- **Excerpted passage**:

The rest of campus may be all action, all light and noise, but this is DUH. This is the place that no one wanted to be tonight, and the silence of the street, the rows of empty chairs and the tired face of a harried nurse all exude a silent hope that nothing more will happen before morning.

2:00 — Toad’s after the last dance

-Will Sullivan

The zombies are spit out onto York Street — glassy-eyed, beer staining the front of their shirts, trying to concentrate on getting back to their colleges or the Quinnipiac bus. The big doors close, and for the first time in hours, you can hear yourself think in Toad’s Place.

The club’s interior looks like a commercial for flood insurance. Much of the 15 kegs and 150 cases of beer owner Brian Phelps says Toad’s goes through on a Saturday seems to have wound up on the floor, along with hundreds of cups, crushed cans and other debris.

“Puke, there’s always a lot of puke in this place,” Phelps says.

Enormous ventilator fans try to suck the smell of body odor, old beer and vomit out of the building. Professional cleaners will come in at 6 a.m. to clean out most of the club. For now, the focus is on getting the trash out, washing glasses and mopping the dance floor.

- **Data extract**:

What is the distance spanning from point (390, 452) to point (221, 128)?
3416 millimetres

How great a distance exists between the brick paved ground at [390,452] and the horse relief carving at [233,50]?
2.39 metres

- **Problems and tasks**:
A) Answer these questions using the Toad's Place passage:
(i) What time is given in the heading for the scene at Toad's after the last dance?
(ii) How many kegs and how many cases of beer does Brian Phelps say the club goes through on a Saturday?
(iii) At what hour will the professional cleaners arrive?
B) Update the Toad's Place passage, starting with "2:00 — Toad’s" and going on through "in Toad’s Place.", and replace "zombies" with "stragglers".
C) Carry the Toad's Place passage further, beginning after its final sentence.
The material has no connection to the Toad's Place passage.

- **Answers to the problems**:
A)
(i) 2:00
(ii) 15 kegs and 150 cases
(iii) 6 a.m.

B)
2:00 — Toad’s after the last dance

-Will Sullivan

The stragglers are spit out onto York Street — glassy-eyed, beer staining the front of their shirts, trying to concentrate on getting back to their colleges or the Quinnipiac bus. The big doors close, and for the first time in hours, you can hear yourself think in Toad’s Place.

C)
Downstairs, employee Doug Roberts is given the Herculean task of cleaning the men’s room, where you can’t step anywhere without hearing the wet squelch of paper towels. All of the toilets are clogged with paper, cups and – inexplicably – a tampon wrapper.

“I have a disgusting job,” Roberts says dryly.

By 3 a.m. some – though not all – of the club has that antiseptic hospital smell. The bars are all scrubbed clean and the cups have been swept off the dance floor. Around 3:15 a.m., a man outside apparently smashes the glass in front of the club with his fist. Police and emergency personnel — no strangers to Toad’s — wrap up the man’s hand and take him away. Within minutes, the glass is cleared away and a piece of plywood is screwed in over the window. There’s barely a stir from the staff — just another zombie causing another mess.

5:45 — Sunrise on the A&A roof

-Nick Moryl

The Elm City is still in the predawn hours. Lights dot the entryways in Pierson and Davenport colleges while streetlamps buzz and flicker, illuminating the streets with their sickly yellow light. A cool breeze sweeps eastward across the rooftop of the Art and Architecture building, carrying a candy bar wrapper with it. All the while, the giant fan powering the tower’s ventilation system drones in the background, a reminder that the city is never really asleep.

The dark sky slowly changes color, from pitch black to a deep clear blue. The few clouds in the distance enhance the warmer pink and orange tones in the sky as the sun makes itself almost visible, obscured by the highrises downtown. The hesitant start to the day makes time slow to a crawl.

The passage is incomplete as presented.